Jim Kennedy

Personal information
- Full name: James Kennedy
- Date of birth: 31 January 1934
- Place of birth: Johnstone, Scotland
- Date of death: 2 December 2003 (aged 69)
- Place of death: Johnstone, Scotland
- Position(s): Left-back

Youth career
- Duntocher Hibs

Senior career*
- Years: Team / Apps / (Gls)
- 1955–1965: Celtic / 170 / (0)
- 1965–1968: Morton / 41 / (0)

International career
- 1961–1964: Scottish League XI / 4 / (0)
- 1962: SFL trial v SFA / 1 / (0)
- 1963–1964: Scotland / 6 / (0)

= Jim Kennedy (footballer, born 1934) =

Scottish footballer

James Kennedy (31 January 1934 – 2 December 2003) was a Scottish footballer who played mainly as a left-back for Celtic, Greenock Morton and Scotland.

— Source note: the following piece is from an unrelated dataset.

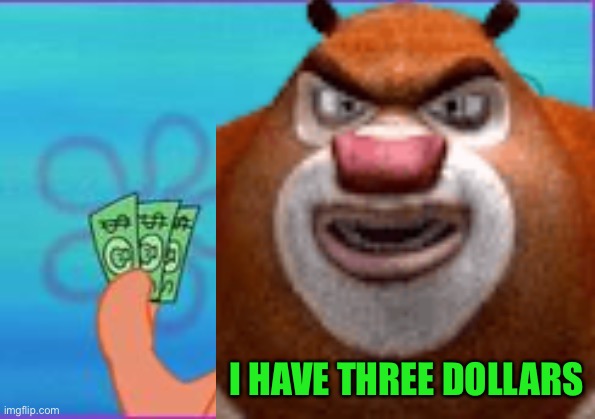 I HAVE THREE DOLLARS | made w/ Imgflip meme maker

His career with Celtic spanned a period of underachievement for the club, whereby a talented group of individuals did not function effectively enough as a team to win trophies. Nonetheless Kennedy – who featured on the losing side in the 1963 Scottish Cup Final and the 1964 Scottish League Cup Final, having been afflicted with appendicitis prior to the replay of the 1961 Scottish Cup Final which Celtic also eventually lost – was latterly recognised by the national team, although by the time he gained his six caps for Scotland (aged 30/31) playing in the left back role he occupied for most of his time, he had been displaced from that position at Celtic by the young Tommy Gemmell and was instead being selected at left half.